EXTRAIT DU TEXTE:
La salle de bal d’Anna Hope

Anna Hope est une actrice et écrivaine britannique (Manchester 1974); elle possède une maitrise en création littéraire.

La salle de bal (The Ballroom 2016) est le deuxième roman de l’auteure, encore un livre très fort pour décrire l’asile d’aliénés fictif de Sharston, voulant évoquer l’asile réel de Menston, où l’arrière-arrière grand-père d’Anna Hope avait été interné. Le livre a reçu le Prix des Lectrices d’Elle 2018.

Le fond du roman se base sur l’eugénisme, théorie scientifique qui prétendait améliorer la race humaine via la sélection des meilleurs spécimens ou l’élimination des spécimens les plus faibles. Des scientifiques et des personnalités de premier plan ont adhéré à cette théorie en Angleterre au XIXè siècle, comme Leonard Darwin (neveu de Charles), Francis Galton, Ronald Fisher, Arthur Balfour, Winston Churchill…

(Quelle inconscience, quel orgueil démesuré et quelle absurdité de vouloir prétendre une homogénéité humaine alors que l’essence même de celle-ci est une mosaïque de gènes combinés à l’infini…)

C’est un roman polyphonique avec 4 personnages principaux. Ella, 26 ans a été internée après une crise de violence dans la filature où elle travaillait en menant une vie d’esclave. John a été interné après un drame familial. Charles, le médecin (raté) de l’asile, personnage amer, le plus fou de tous, pervers dans ses connaissances médicales, mais mélomane passionné est un ambitieux au point de devenir un assassin amoral, Il essaiera de se rendre célèbre en contactant par lettre Winston Churchill sur un projet d’eugénisme à pratiquer parmi les patients de l’asile. Et Clem, la seule amie d’Ella, issue d’un milieu social supérieur mais internée car elle a refusé le mariage proposé par son père; Clem est persuadée qu’elle quittera l’asile, elle lit beaucoup car elle souhaite suivre des études universitaires.

PROBLÈMES À RÉSOUDRE:
1. Selon la présentation de La salle de bal, quel prix ce roman a-t-il reçu ?
2. Indiquez si chacune des affirmations suivantes s'accorde avec la présentation de La salle de bal, en répondant par oui ou par non et en citant les mots du texte qui le montrent : (a) l'asile de Sharston est un asile réel ; (b) Clem a été internée pour avoir refusé le mariage proposé par son père ; (c) Ella travaillait dans une filature avant d'être internée.
3. Poursuivez la présentation de La salle de bal à partir de sa dernière phrase.

DONNÉES D'ENTRÉE:
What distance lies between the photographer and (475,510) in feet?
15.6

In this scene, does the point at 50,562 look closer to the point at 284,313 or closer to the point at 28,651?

RÉPONSES ATTENDUES:
1. Le Prix des Lectrices d’Elle 2018.

2.
(a) Non : « l’asile d’aliénés fictif de Sharston ».
(b) Oui : « internée car elle a refusé le mariage proposé par son père ».
(c) Oui : « une crise de violence dans la filature où elle travaillait ».

3.
Le docteur, dans sa mégalomanie intéressée, va créer un orchestre au sein de l’asile, orchestre qu’il va diriger afin d’organiser, chaque vendredi, un bal pour certains des patients « sélectionnés » selon un critère ambigu qui favorise les plus « obéissants ».

Charles pense qu’en apportant de la musique à ces pauvres hères, il va les améliorer. Mais en fait, il souhaite avant tout promouvoir son profil de thérapeute de génie et en tirer profit.

C’est dans ce cadre sinistre qui naitra l’amour entre Ella et John.

Avec un sujet scabreux, mais bien traité Anna Hope nous donnera des moments d’envolées lyriques d’une beauté crépusculaire au milieu d’une nature farouche mais belle à couper le souffle.

Comment ne pas mentionner un autre livre fort sur la condition des femmes en France au XIXè siècle, celui de Victoria Mas Le bal des folles (2019).

Autre livre commenté : Le chagrin des vivants . Le Rocher blanc .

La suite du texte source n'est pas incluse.